> **WHAT YOU SHOULD DO**
Switch "tree shadow on snow" to "shadow of a tree" in everything from the line containing "How does distance" down to the end of the items, and return only those lines with everything else unchanged. Leave the pictures out of your answer.

——————

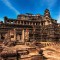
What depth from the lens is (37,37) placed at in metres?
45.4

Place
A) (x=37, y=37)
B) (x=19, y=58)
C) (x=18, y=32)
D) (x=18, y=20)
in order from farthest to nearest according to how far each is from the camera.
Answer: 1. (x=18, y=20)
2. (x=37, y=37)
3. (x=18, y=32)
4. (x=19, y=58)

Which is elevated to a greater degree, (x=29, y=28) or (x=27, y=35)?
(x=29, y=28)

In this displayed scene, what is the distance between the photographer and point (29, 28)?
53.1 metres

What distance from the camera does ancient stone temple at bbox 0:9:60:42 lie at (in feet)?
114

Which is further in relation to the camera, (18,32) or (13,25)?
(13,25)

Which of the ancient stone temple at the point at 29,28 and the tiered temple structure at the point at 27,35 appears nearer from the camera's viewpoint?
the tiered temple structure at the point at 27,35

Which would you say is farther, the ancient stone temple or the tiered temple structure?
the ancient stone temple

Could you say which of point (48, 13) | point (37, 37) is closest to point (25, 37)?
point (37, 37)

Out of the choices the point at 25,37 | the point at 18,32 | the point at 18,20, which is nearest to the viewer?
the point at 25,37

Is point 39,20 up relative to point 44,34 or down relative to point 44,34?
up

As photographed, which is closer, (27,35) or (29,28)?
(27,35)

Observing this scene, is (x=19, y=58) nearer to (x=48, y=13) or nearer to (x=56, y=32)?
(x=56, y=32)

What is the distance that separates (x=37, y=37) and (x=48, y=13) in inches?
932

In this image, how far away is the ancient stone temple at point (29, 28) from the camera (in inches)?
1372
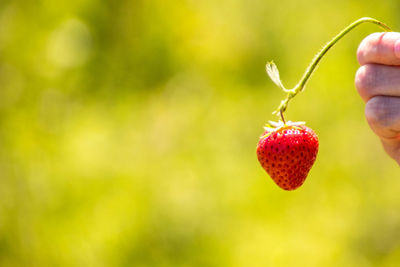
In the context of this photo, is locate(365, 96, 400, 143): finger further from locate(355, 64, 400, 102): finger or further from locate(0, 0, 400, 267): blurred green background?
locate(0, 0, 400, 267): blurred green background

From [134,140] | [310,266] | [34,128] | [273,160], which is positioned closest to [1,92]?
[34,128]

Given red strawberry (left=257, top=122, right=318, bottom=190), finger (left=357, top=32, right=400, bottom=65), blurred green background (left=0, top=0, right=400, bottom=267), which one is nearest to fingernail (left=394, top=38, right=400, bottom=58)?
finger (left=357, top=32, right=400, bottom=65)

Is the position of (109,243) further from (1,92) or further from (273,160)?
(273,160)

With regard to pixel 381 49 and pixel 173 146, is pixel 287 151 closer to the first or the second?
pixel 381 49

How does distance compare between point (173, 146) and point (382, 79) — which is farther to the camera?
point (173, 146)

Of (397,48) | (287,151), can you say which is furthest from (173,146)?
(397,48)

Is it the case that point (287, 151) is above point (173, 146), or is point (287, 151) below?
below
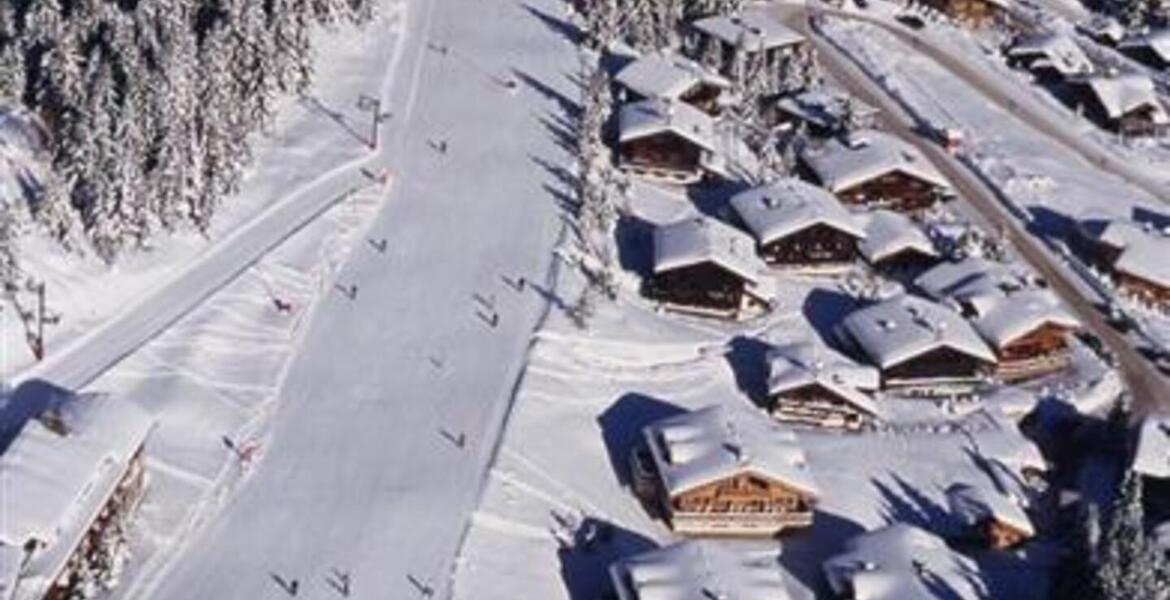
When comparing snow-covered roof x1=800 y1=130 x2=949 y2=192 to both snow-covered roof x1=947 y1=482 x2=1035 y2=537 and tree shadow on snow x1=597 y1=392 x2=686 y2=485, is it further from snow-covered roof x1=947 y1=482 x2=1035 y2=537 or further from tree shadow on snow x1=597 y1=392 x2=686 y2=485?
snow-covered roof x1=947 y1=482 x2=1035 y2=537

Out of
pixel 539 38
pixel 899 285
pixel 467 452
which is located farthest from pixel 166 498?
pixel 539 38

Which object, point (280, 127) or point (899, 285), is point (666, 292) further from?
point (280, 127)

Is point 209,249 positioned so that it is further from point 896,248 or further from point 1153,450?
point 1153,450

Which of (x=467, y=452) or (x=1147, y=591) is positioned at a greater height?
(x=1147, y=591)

——————

> **EXERCISE SOLUTION**
How does distance compare between point (173, 146) and point (382, 79) — which is farther to the camera?
point (173, 146)

Of (397,48) | (287,151), can you say which is furthest from (173,146)?
(397,48)

Is it the case that point (287, 151) is above point (173, 146), or is point (287, 151) below?
below
When comparing snow-covered roof x1=800 y1=130 x2=949 y2=192 to both snow-covered roof x1=947 y1=482 x2=1035 y2=537 and shadow of a tree x1=597 y1=392 x2=686 y2=485, is it further from snow-covered roof x1=947 y1=482 x2=1035 y2=537 or further from shadow of a tree x1=597 y1=392 x2=686 y2=485?
snow-covered roof x1=947 y1=482 x2=1035 y2=537

Out of
pixel 539 38
pixel 899 285
pixel 467 452
which is located farthest from pixel 166 498?
pixel 539 38

Which object, point (280, 127) or point (899, 285), is point (666, 292) further from?
point (280, 127)

Is point 209,249 positioned so that it is further from point 896,248 or further from point 1153,450?
point 1153,450

Which of (x=467, y=452) or (x=1147, y=591) is positioned at a greater height?
(x=1147, y=591)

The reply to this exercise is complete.